U.S. Government Debt as a Percentage of GDP

Robert Reich On Tax Cuts

My fraternity brother Al Braden posted a statement by Robert Reich on Facebook. Thanks to Don Clark (another brother) for bringing it to my attention.

Don’t you love how these former supply-side conservative economists are now coming out to say they were dead wrong – that the Reagan and Bush tax cuts on the rich DIDN’T spur growth and DIDN’T pay for themselves? And that the Clinton tax increase actually spurred growth? And that Trump is wrong — that his tax cuts on the rich WON’T spur growth?

The record is now clear: When Ronald Reagan cut taxes on the wealthy i n 1981, the national debt was 25 percent of the Gross Domestic Product. By the time he left office, it was 40 percent.

When Bill Clinton entered office and raised the top personal tax rate in 1993, the national debt was 48 percent of GDP. By the time Clinton left office, it was down to 30 percent of GDP.

When George W. Bush cut taxes on the wealthy in 2001 and then again in 2003, the national debt was 35 percent of GDP. By the time Bush left office, it was 48 percent of GDP. And the economy tanked.

The national debt is now 77 percent of GDP. If nothing at all happens, and the boomers collect their Social Security and Medicare, it will be 9 1 percent of GDP a decade from now.

But if the Trump-Republican tax cuts on the wealthy are enacted, it will balloon to at least 100 percent of GDP.

Supply-side, trickle-down economics is and has always been a cruel hoax.

What do you think?

Well, Since He Asked

First, I don’t know anyone who meets the descsription in the first paragraph.  Certainly no economist.  This claim is purely a product of Prof. Reich’s incipient dementia.

Second, there is a small germ of truth in what he says.  Economists have known for 60 years that temporary changes in taxes do not affect behavior.  Permanent tax changes that affect permanent income and permanent spending will, by contrast, have significant effects.  Sadly, most of the economics profession seems to have forgotten this simple fact.  Temporary changes in income will be used to either pay off debt or they will be added to wealth as saving.

Prof. Reich long ago stopped calling himself an economist. The above statement is a nearly perfect illustration of the reason for this decision. His entire focus is on the government debt. All of a sudden he’s worried. WHERE HAS HE BEEN FOR THE LAST EIGHT YEARS?

Before going further if you need to review the relationship between the government budget deficit and the government debt, click here.

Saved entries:
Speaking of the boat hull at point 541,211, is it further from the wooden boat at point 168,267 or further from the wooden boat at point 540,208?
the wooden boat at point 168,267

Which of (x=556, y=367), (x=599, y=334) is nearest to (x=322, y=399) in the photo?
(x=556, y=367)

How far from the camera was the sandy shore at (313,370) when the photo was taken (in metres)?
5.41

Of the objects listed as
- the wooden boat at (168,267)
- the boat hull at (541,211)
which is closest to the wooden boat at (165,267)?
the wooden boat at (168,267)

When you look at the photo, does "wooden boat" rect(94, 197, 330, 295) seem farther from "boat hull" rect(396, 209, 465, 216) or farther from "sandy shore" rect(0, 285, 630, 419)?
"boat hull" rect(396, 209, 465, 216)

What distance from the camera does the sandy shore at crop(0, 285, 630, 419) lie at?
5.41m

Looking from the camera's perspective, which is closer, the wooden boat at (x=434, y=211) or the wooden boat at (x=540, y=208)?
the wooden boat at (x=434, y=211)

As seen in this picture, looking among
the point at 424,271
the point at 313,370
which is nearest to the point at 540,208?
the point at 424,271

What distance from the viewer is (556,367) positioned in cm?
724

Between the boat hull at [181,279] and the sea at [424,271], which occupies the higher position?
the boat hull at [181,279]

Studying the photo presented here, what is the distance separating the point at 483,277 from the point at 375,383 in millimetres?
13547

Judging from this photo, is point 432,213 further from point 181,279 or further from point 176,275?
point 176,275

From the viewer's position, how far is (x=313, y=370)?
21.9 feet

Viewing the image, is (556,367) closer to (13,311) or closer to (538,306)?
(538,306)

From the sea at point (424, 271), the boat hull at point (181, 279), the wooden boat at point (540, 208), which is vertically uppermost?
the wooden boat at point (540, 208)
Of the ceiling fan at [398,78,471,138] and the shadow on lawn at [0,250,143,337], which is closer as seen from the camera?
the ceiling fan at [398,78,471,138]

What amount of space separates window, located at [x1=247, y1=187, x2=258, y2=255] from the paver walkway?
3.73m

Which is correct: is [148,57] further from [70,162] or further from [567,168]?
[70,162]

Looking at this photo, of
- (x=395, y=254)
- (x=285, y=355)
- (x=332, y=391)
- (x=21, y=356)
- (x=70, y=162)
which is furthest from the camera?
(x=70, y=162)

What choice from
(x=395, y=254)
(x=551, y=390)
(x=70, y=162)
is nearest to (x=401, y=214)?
...
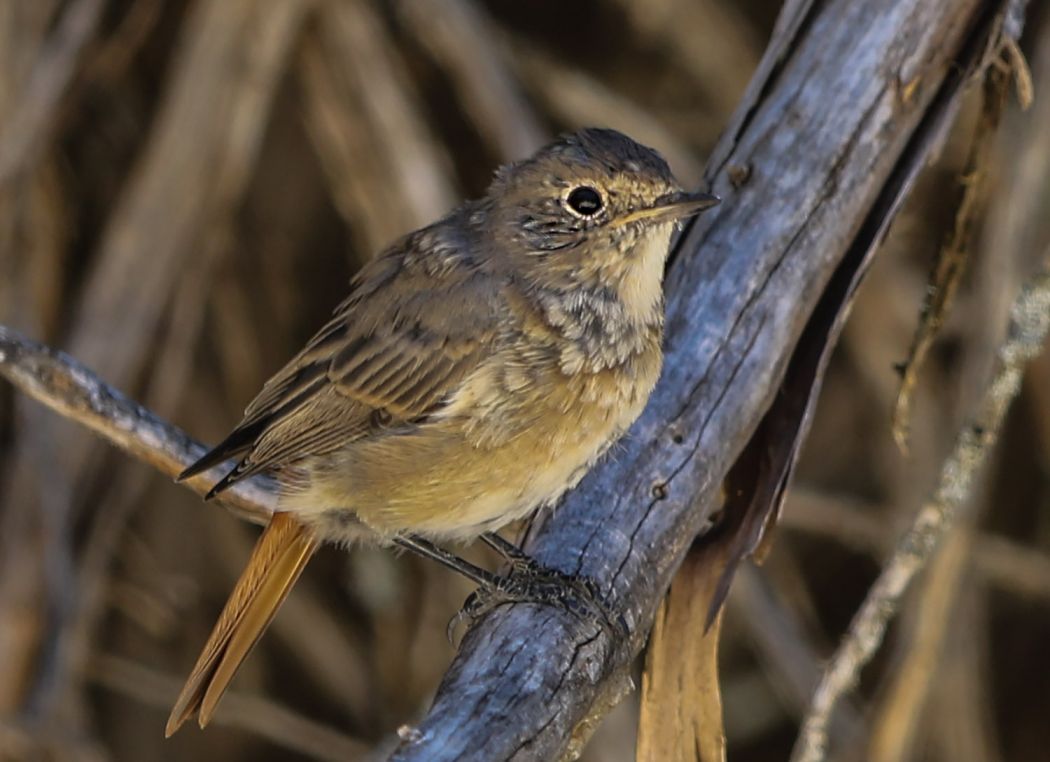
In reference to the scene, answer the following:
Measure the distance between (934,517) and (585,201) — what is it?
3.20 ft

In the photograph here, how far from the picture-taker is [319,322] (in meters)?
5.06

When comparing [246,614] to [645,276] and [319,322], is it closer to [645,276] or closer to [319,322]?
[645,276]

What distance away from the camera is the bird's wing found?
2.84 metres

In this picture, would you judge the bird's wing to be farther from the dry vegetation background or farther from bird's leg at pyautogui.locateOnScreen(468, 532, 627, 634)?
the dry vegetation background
* * *
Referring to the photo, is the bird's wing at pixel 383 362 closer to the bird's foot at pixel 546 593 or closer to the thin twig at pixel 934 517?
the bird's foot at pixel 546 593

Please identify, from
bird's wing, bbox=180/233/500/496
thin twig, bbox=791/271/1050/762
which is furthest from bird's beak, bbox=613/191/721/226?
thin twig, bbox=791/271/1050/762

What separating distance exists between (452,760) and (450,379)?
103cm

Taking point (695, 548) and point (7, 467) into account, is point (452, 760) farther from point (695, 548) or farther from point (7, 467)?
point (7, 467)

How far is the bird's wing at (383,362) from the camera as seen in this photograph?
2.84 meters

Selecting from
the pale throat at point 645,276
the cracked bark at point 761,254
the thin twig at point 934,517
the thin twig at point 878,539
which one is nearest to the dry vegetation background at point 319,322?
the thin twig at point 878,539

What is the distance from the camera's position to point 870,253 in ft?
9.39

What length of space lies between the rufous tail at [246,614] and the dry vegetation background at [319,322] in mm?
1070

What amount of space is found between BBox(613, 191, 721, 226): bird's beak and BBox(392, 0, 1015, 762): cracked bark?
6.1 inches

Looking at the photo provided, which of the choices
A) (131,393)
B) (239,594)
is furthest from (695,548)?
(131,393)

● List of tasks
a. Repeat word for word the part of the Reich tax-cut post that begins at the words "The record is" and stops after "30 percent of GDP.".
b. Carry on the post about Robert Reich and tax cuts from the point where it stops.
Nothing in the listing is needed here.

● Answers per task
a.
The record is now clear: When Ronald Reagan cut taxes on the wealthy i n 1981, the national debt was 25 percent of the Gross Domestic Product. By the time he left office, it was 40 percent.

When Bill Clinton entered office and raised the top personal tax rate in 1993, the national debt was 48 percent of GDP. By the time Clinton left office, it was down to 30 percent of GDP.

b.
U.S. Government Debt as a Percentage of GDP

U.S. Government Debt as a Percentage of GDP (click for larger image)

Under the Obama administration, the U.S. recorded its first annual government budget deficit over $1 trillion. The debt rose from 55.6% of GDP to 99.8%, This outcome would not have occurred if that administration had not taken so many anti-growth activities. Remember, that percentage has GDP in the denominator. The anemic GDP growth during the Obama years is part of the problem. This was caused by (a) the tremendous growth of government, (b) the tidal wave of new regulations, and (c) outright crony capitalism disguised as the 2007 “stimulus” package.

Reich’s exclusive focus on the debt to GDP ratio is laughable. Where was he when the previous administration recorded the largest government budget deficit in history ($1.4 trillion, 2009)?

US government budget surplus and deficit

US government budget surplus and deficit (click for larger image)

In fact, the smallest deficit of the Obama administration was $160.7 billion in his first year in office, 2007.

What Prof. Reich Doesn’t Know

Practically everything. Actual economists can think about more than one variable at a time.

Practically everything. Actual economists can think about more than one variable at a time. We look at:

  • the growth of real income and wages (stagnant for the duration of the Obama administration)
  • the state of the labor market (not very good with a historically low unemployment rate largely the result of a drastic decrease in the size of the labor force)
  • inflation (kept under “control” because demand has been so weak
  • business fixed investment collapsed.  Net growth since 1996: 0.00%.

Real net foxed investment

Real net foxed investment (click for larger image)

Once again, the highest real investment was in 2007. By the end of Mr. Obama’s second term, investment had rebounded to about the same level it was in 1996. This despite real GDP growing from $10.6 trillion to $16.7 trillion over the same interval. https://fred.stlouisfed.org/series/GDPCA

U.S. Real GDP

U.S. Real GDP (click for larger image)


Reich is an idiot. Years ago he became a shill for progressive politics. Whenever you see him commenting about economic issues you should ignore it. If you must read what he says, you should assume the truth is the opposite of what he says.